## CONSIGNE
Répondez brièvement à partir du texte à lire :
1. Dans quel lieu les tests sur tapis étaient-ils effectués ?
2. À quel moment et où les étirements et massages étaient-ils faits ?
3. Qu'est-ce que l'athlète qui choisit le marathon ne prend plus le temps de faire ?

## TEXTE À LIRE
****************************************
La construction de l'entraînement s'appuyait chronomètriquement
sur les performances
de l'année précédente et sur l'évolution constatée régulièrement
lors des
tests sur tapis en laboratoire effectués dans le service du
Professeur Lacour
au centre de médecine sportive de St-Etienne.
Dès que la progression de la quantité d'entraînement a été jugée
suffisante, nous nous sommes surtout efforcés de rechercher la
progression par
la qualité.
Par exemple, même en période de préparation générale, nous avons
conservé
une séance sur piste à vitesse supérieure à la V MA type IOxl5Om
en
22"-23", des séances de vitesse en côte et des séances de
musculations.
Les étirements et massages étaient effectués le soir à la maison
par
contrainte socioprofessionnelle.
Un élément me paraît important par rapport à la construction de
la saison de
nos athlètes marathoniens actuels: il me semble que maintenant
l'athlète qui
décide de s'orienter vers le marathon ne prend plus le temps
d'effectuer une
saison de cross et une saison de piste, ce qui a mon avis nuit à
la progression
qualitative et rend la préparation beaucoup moins variée donc
plus monotone.
****************************************
## MATÉRIEL FOURNI
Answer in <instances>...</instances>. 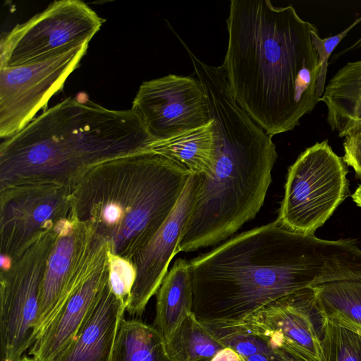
****************************************
## RÉPONSE ATTENDUE
1. Dans le service du Professeur Lacour, au centre de médecine sportive de St-Etienne.
2. Le soir, à la maison.
3. Une saison de cross et une saison de piste.